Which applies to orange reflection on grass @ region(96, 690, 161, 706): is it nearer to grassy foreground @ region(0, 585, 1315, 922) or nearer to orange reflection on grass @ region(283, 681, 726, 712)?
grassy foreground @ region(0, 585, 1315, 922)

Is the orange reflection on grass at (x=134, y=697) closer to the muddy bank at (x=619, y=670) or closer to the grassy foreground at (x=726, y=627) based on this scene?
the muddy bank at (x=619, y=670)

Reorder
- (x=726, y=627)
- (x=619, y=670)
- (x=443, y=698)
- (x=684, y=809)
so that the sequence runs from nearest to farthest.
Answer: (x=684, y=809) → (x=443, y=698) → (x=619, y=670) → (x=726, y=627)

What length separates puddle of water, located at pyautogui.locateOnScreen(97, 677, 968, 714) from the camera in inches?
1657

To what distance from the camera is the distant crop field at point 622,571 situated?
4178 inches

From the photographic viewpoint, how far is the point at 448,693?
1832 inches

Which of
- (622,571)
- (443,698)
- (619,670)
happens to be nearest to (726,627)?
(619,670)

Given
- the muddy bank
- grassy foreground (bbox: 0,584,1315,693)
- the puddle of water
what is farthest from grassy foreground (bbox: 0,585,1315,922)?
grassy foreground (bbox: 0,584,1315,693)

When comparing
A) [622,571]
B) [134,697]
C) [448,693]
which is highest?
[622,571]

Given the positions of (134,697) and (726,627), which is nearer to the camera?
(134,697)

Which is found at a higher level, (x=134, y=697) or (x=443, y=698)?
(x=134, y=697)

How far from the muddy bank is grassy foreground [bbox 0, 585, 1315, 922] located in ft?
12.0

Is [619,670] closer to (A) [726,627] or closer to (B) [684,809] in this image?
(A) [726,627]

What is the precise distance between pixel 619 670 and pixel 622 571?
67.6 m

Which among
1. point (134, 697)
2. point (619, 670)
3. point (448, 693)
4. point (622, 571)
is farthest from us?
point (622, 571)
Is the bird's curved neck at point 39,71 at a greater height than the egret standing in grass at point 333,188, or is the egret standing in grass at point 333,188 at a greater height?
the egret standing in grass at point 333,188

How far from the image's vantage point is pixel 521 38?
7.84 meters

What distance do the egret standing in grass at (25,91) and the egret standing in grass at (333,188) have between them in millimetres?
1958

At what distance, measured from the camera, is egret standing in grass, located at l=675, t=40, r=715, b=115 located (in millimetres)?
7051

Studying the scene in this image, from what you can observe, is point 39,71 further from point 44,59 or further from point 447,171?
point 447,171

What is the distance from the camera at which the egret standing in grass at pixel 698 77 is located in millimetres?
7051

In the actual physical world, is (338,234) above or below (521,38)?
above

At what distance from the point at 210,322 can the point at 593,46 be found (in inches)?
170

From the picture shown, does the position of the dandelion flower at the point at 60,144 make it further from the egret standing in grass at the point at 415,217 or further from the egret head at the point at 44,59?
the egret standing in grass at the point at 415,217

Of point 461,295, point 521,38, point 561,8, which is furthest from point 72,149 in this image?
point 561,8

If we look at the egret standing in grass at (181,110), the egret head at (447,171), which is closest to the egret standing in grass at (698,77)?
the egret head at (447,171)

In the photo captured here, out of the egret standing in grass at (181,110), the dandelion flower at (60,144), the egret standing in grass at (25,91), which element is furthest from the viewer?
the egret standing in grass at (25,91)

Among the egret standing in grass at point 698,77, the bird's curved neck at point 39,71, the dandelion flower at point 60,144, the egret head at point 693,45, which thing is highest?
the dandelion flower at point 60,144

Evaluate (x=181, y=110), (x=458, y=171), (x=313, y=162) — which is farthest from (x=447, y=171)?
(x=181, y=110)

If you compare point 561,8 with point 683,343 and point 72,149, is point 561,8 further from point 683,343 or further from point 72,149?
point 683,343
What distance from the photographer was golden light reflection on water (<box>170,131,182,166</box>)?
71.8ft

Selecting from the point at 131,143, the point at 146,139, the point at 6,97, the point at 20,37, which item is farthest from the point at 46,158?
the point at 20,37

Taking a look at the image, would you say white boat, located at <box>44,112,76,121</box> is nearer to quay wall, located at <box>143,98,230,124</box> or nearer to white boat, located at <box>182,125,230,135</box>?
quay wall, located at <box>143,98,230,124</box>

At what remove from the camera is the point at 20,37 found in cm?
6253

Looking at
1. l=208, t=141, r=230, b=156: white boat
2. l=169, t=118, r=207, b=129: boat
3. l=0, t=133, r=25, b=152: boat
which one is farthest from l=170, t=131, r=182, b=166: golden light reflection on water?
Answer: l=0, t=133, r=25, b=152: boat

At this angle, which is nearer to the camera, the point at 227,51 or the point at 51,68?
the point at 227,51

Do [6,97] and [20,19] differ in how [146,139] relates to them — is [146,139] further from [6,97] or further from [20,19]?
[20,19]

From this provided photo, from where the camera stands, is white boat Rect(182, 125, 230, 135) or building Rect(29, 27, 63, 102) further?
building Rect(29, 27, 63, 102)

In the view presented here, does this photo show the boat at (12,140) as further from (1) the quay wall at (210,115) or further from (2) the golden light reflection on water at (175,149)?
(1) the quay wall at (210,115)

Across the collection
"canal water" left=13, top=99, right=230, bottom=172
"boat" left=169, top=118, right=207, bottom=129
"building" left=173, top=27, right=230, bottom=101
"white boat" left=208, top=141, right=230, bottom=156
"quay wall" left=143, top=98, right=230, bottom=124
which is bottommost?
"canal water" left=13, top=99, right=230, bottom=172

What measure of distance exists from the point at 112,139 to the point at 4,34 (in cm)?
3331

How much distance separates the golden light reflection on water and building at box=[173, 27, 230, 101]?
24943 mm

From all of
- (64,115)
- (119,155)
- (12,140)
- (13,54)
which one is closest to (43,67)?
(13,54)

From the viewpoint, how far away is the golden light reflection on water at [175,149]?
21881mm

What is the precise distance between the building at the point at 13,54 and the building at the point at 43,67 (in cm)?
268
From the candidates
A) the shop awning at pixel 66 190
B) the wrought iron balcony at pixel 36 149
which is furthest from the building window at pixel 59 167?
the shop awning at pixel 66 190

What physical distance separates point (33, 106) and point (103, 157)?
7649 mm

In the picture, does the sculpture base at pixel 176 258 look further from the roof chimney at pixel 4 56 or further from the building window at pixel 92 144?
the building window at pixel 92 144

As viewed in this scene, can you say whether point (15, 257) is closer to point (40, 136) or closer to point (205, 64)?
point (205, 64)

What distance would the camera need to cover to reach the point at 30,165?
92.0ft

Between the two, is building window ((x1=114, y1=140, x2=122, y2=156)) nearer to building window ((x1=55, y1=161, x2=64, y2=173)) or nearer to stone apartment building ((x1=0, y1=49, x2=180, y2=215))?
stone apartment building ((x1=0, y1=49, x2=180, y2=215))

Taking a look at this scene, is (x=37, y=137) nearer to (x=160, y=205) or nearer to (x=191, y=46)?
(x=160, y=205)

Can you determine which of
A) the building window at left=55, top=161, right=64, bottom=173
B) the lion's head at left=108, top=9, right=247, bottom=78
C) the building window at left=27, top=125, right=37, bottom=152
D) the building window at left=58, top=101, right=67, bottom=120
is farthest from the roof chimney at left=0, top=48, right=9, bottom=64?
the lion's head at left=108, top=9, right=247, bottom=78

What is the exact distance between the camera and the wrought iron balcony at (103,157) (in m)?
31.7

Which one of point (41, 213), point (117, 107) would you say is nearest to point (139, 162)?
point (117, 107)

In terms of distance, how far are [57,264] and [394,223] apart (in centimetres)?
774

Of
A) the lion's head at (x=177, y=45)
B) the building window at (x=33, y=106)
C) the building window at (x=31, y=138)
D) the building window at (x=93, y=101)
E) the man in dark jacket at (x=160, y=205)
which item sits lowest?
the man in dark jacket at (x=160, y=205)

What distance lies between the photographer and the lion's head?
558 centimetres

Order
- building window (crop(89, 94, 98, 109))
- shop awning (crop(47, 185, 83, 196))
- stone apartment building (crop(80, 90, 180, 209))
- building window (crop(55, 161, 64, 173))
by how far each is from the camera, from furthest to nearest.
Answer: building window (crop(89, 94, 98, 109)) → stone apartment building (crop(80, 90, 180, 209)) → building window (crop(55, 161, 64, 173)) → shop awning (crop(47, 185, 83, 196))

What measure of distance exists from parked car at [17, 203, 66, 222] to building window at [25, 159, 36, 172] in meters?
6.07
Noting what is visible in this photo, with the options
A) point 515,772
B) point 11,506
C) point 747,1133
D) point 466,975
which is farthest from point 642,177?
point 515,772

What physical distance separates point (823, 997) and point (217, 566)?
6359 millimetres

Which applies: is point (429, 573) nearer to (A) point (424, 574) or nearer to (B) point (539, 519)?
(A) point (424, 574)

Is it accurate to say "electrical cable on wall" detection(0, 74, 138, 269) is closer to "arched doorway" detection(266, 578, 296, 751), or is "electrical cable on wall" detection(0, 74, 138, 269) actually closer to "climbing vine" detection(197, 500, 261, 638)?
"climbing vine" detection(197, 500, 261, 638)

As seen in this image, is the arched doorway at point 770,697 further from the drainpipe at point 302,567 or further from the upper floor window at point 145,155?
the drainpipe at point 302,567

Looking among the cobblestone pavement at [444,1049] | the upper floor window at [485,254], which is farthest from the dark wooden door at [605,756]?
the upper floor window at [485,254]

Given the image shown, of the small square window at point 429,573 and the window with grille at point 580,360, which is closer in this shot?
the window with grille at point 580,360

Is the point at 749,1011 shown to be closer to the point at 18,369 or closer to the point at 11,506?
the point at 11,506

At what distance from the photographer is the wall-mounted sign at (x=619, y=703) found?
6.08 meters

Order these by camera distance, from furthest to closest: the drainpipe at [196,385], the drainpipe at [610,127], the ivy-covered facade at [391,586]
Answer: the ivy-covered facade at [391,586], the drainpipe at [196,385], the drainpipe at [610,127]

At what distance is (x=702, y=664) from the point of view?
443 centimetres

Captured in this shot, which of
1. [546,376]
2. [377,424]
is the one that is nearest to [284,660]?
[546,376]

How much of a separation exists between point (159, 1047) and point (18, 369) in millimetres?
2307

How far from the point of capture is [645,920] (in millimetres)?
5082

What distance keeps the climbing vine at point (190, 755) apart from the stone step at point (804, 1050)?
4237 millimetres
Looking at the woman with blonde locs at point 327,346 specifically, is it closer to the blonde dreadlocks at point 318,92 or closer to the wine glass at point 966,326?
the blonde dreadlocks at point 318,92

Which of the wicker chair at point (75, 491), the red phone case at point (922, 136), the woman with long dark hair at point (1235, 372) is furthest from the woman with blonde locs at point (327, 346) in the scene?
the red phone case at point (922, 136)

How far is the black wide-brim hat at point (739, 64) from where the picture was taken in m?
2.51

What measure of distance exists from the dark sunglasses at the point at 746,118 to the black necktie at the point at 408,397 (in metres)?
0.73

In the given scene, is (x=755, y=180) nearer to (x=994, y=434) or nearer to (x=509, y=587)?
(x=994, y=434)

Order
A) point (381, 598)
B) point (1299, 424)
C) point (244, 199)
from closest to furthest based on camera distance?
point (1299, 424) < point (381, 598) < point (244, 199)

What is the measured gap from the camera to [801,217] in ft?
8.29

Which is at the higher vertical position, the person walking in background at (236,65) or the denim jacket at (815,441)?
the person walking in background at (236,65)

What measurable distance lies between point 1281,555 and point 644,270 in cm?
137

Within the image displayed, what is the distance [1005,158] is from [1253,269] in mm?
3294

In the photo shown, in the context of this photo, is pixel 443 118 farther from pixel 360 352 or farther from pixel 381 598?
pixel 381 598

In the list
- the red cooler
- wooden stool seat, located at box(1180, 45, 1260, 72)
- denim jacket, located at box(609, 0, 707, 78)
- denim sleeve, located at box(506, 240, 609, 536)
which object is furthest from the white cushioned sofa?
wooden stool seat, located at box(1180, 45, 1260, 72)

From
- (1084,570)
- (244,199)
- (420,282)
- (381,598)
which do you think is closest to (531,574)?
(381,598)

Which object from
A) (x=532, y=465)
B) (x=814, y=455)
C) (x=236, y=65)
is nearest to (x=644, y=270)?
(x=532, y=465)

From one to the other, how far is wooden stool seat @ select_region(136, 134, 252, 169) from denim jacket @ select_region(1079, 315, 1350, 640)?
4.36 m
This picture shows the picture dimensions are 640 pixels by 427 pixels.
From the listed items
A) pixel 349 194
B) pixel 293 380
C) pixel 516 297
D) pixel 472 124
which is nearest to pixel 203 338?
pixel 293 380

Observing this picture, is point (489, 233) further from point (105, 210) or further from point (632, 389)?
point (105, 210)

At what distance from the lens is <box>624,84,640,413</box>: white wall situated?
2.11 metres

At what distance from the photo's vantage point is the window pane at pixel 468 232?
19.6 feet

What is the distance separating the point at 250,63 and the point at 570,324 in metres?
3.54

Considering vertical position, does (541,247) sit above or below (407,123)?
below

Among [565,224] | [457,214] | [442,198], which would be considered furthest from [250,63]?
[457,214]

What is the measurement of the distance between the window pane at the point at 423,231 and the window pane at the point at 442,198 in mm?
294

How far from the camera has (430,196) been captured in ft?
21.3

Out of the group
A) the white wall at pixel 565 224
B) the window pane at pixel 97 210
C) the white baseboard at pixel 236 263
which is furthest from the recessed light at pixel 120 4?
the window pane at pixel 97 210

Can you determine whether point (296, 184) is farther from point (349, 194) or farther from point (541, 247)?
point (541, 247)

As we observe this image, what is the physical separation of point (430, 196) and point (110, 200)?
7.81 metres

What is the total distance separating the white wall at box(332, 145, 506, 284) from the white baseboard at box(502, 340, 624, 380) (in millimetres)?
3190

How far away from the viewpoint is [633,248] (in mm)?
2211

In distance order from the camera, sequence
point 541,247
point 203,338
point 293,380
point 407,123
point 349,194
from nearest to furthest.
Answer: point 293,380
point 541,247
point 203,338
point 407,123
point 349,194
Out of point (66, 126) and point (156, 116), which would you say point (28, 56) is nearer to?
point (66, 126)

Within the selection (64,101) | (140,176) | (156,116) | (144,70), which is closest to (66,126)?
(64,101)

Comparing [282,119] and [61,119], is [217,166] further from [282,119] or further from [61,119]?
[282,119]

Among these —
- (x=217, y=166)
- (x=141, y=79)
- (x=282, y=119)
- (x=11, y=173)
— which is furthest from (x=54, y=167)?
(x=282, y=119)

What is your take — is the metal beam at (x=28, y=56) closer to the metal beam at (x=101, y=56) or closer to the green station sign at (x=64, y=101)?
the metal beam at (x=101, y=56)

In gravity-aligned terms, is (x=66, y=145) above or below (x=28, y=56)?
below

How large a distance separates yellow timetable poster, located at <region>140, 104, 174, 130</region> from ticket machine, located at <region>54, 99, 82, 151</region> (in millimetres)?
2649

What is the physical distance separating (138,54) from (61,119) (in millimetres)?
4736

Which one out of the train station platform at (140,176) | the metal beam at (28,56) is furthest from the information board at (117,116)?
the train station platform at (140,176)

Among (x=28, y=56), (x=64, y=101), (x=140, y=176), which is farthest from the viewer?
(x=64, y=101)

Task statement:
Format the records from the first line through the line holding "7.84 meters", inclusive, as a Markdown table with the columns Row and Line, numbering each row and leaving out blank lines.

Written response:
| Row | Line |
|---|---|
| 1 | Which applies to orange reflection on grass @ region(96, 690, 161, 706): is it nearer to grassy foreground @ region(0, 585, 1315, 922) or nearer to orange reflection on grass @ region(283, 681, 726, 712)? |
| 2 | grassy foreground @ region(0, 585, 1315, 922) |
| 3 | Is the orange reflection on grass at (x=134, y=697) closer to the muddy bank at (x=619, y=670) or closer to the grassy foreground at (x=726, y=627) based on this scene? |
| 4 | the muddy bank at (x=619, y=670) |
| 5 | Reorder |
| 6 | - (x=726, y=627) |
| 7 | - (x=619, y=670) |
| 8 | - (x=443, y=698) |
| 9 | - (x=684, y=809) |
| 10 | so that the sequence runs from nearest to farthest. |
| 11 | Answer: (x=684, y=809) → (x=443, y=698) → (x=619, y=670) → (x=726, y=627) |
| 12 | What length separates puddle of water, located at pyautogui.locateOnScreen(97, 677, 968, 714) from the camera in inches? |
| 13 | 1657 |
| 14 | To what distance from the camera is the distant crop field at point 622,571 situated? |
| 15 | 4178 inches |
| 16 | From the photographic viewpoint, how far is the point at 448,693? |
| 17 | 1832 inches |
| 18 | Which of |
| 19 | - (622,571) |
| 20 | - (443,698) |
| 21 | - (619,670) |
| 22 | happens to be nearest to (726,627)? |
| 23 | (619,670) |
| 24 | Given |
| 25 | - the muddy bank |
| 26 | - grassy foreground (bbox: 0,584,1315,693) |
| 27 | - the puddle of water |
| 28 | what is farthest from grassy foreground (bbox: 0,585,1315,922)? |
| 29 | grassy foreground (bbox: 0,584,1315,693) |
| 30 | When comparing |
| 31 | A) [622,571] |
| 32 | B) [134,697] |
| 33 | C) [448,693] |
| 34 | which is highest? |
| 35 | [622,571] |
| 36 | Given the positions of (134,697) and (726,627), which is nearer to the camera? |
| 37 | (134,697) |
| 38 | Which is found at a higher level, (x=134, y=697) or (x=443, y=698)? |
| 39 | (x=134, y=697) |
| 40 | How far from the muddy bank is grassy foreground [bbox 0, 585, 1315, 922] located in ft? |
| 41 | 12.0 |
| 42 | Is [619,670] closer to (A) [726,627] or closer to (B) [684,809] in this image? |
| 43 | (A) [726,627] |
| 44 | What is the precise distance between pixel 619 670 and pixel 622 571? |
| 45 | 67.6 m |
| 46 | Which among |
| 47 | 1. point (134, 697) |
| 48 | 2. point (619, 670) |
| 49 | 3. point (448, 693) |
| 50 | 4. point (622, 571) |
| 51 | is farthest from us? |
| 52 | point (622, 571) |
| 53 | Is the bird's curved neck at point 39,71 at a greater height than the egret standing in grass at point 333,188, or is the egret standing in grass at point 333,188 at a greater height? |
| 54 | the egret standing in grass at point 333,188 |
| 55 | How far from the image's vantage point is pixel 521 38? |
| 56 | 7.84 meters |